# Tareas
1 > Según el fragmento sobre la postura de Habermas ante la guerra en Ucrania, ¿quién es el árbitro que decide sobre la línea roja de la asistencia militar?
2 > Retoma el fragmento sobre la postura de Habermas ante la guerra en Ucrania y continúalo a partir de su última oración.

# Fragmento de texto
------------------------------------

Habermas defiende lo que considera una prudente actitud del gobierno del canciller Olaf Scholz quien resiste las presiones de su propio partido, de la prensa, la oposición y los Estados Unidos para un total compromiso del país en la guerra. En su texto, intenta hacer equilibrio entre la justificación de la entrega de armas para la defensa de Ucrania y el llamado a conversaciones de paz que permitan salvar la cara a los contendientes. La asistencia militar de los gobiernos occidentales, argumenta, no puede traspasar la línea roja que los situaría como parte beligerante porque incumplirían las obligaciones que tienen respecto de su propia población a la que deben proteger de una deriva nuclear. El problema es que esa línea roja no está establecida en ningún código y el árbitro que decide sobre ella no es otro que Putin.

------------------------------------

# Información proporcionada
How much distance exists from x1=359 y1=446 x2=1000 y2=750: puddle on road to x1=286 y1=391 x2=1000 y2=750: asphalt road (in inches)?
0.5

------------------------------------

# Tareas resueltas
1 > El árbitro que decide sobre esa línea roja es Putin.

2 >
Entre el razonamiento ético y legal, que hizo de Habermas un filósofo de referencia, y algunos excursos históricos y emocionales, su artículo intenta justificar la consigna oficial alemana: “Que Ucrania no pierda”. Y busca volverla compatible con un llamado a las negociaciones que deben incluir por supuesto a Estados Unidos y ofrecer, al mismo tiempo, una salida honorable a Rusia. Difícil, pero no imposible, concluye el teórico de la acción comunicativa. Con ello, al menos, se diferencia del denso consenso mediático, político e intelectual vigente en Occidente según el cual hay que seguir esta guerra hasta el final. ¿Qué final?